*Artículo*:

⟨

Cuando comenzó a alcanzar riquezas y fama unos pocos años después, creo que encontró un mejor modo de inmortalizar el Edén de sus años adultos que el de confiar este recuerdo al museo de la fantasía de su diario. Dickens se dedica a recrearlo en su mundo eternamente ficticio, primero en Martin Chuzzlewit (1844), donde se reduce (por lo menos a lo más puro) a un casto idilio entre una hermana y un hermano. Ruth Pinch, esa “floreciente y pequeña criatura, siempre ajetreada”, conserva un hogar alegre para su hermano Tom, que se asemeja a su propio hijo, en un “salón triangular y dos diminutas habitaciones” en Islington: “Mientras ella se sentaba enfrente de Tom para cenar, señalando con el dedo la melodía de una de las mascotas de Tom sobre el mantel de la mesa, y le sonreía, él nunca se había sentido tan feliz en su vida” [Martin Chuzzlewit, Cap.37] (Slater, “Mary”, p. 83).

⟩

*Datos registrados*:
⟨

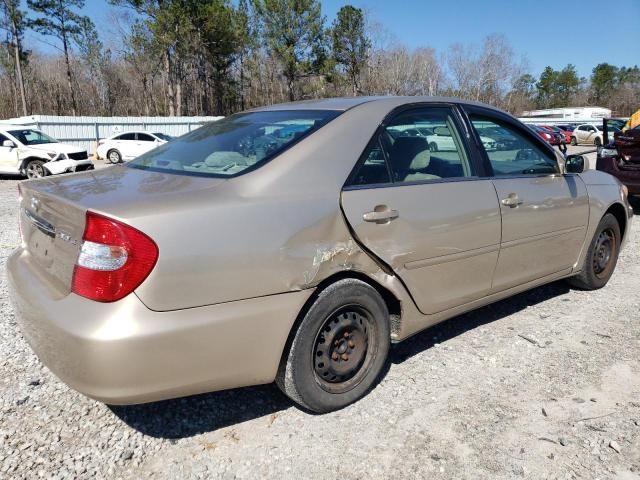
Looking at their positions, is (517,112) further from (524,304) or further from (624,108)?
(524,304)

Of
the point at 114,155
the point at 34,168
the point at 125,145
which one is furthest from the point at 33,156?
the point at 114,155

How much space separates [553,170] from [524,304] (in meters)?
1.17

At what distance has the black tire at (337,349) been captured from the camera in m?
2.46

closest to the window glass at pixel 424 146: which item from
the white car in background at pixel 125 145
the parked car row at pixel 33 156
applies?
the parked car row at pixel 33 156

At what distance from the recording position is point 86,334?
197cm

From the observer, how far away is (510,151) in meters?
3.68

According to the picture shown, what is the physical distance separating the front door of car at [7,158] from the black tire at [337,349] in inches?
612

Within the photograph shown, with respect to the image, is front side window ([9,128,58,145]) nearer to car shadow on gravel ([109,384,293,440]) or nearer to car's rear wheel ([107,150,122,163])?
car's rear wheel ([107,150,122,163])

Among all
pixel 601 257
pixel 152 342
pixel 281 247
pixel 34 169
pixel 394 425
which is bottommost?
pixel 394 425

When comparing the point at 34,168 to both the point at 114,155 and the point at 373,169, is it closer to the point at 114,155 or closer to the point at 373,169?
the point at 114,155

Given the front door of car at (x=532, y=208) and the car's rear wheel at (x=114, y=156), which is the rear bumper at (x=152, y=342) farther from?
the car's rear wheel at (x=114, y=156)

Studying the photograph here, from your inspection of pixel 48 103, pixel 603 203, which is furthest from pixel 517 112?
pixel 603 203

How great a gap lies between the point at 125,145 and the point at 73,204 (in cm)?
2194

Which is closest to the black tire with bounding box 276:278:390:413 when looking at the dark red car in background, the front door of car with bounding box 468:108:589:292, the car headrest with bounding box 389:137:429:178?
the car headrest with bounding box 389:137:429:178
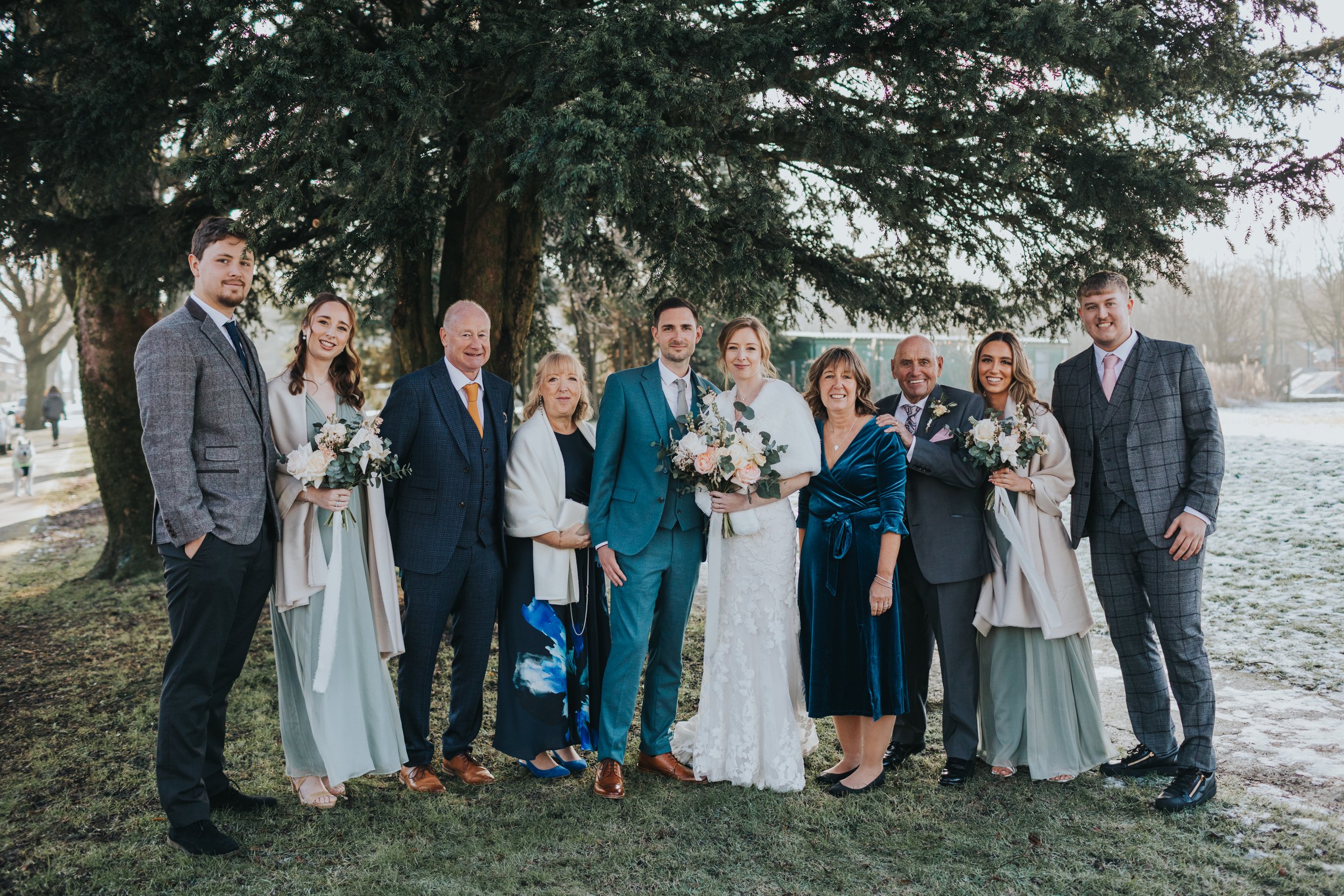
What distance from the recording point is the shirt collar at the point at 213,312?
399cm

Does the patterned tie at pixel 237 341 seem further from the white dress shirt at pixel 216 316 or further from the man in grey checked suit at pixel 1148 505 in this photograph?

⟩

*Instrucciones de tareas*:
a) En el artículo sobre Dickens, ¿en qué lugar tenía Ruth Pinch el hogar que conservaba para su hermano Tom?
b) Indica si cada afirmación concuerda con el artículo sobre Dickens y cita las palabras exactas que lo deciden: (i) Martin Chuzzlewit es de 1844. (ii) Ruth Pinch es la esposa de Tom. (iii) Durante la cena, Ruth se sentaba al lado de Tom.
c) Escribe cómo sigue el artículo sobre Dickens después de su última oración.

*Respuestas*:
a) En Islington.

b)
(i) Sí: «Martin Chuzzlewit (1844)».
(ii) No: «un casto idilio entre una hermana y un hermano».
(iii) No: «Mientras ella se sentaba enfrente de Tom para cenar».

c)
A la lista de jóvenes mujeres santas y virginales que Dickens creó a partir de sus memorias de Mary, deberíamos añadir con toda certeza a Lillian, el niño guía de las visiones de Trotty Veck en Las campanadas (1844, que refleja el sueño del 30 de septiembre que tuvo Dickens en Génova sobre el espíritu de Mary semejante al de la Madonna de Rafael), Dot Peerybingle, la abnegada hermana de El grillo y el hogar (1845), y Milly Swidger, la joven esposa que nunca llega a ser madre en El hombre embrujado (1848). Finalmente, Michael Slater en Dickens y las mujeres especula con que Marion, personaje de El libro de Navidad de 1846, La batalla de la vida, pueda ser una personificación altamente probable de Mary tanto en su sacrificio como en su posición romántica entre Alfred y Grace:
Dickens quería narrar una historia que pusiera de relieve el modo en el que los seres humanos ordinarios [96/97] luchan cada día “batallas incruentas” gracias al coraje moral y al amor abnegado que triunfa sobre las consideraciones personales. El efecto lo consiguió ubicando su historia sobre el lugar de una antigua batalla “donde fueron asesinadas miles y miles de personas”, el tipo de contienda famosa en la historia, aunque fue en realidad una vergüenza y deshonra para la humanidad, una manifestación de “las pasiones perversas de los hombres”.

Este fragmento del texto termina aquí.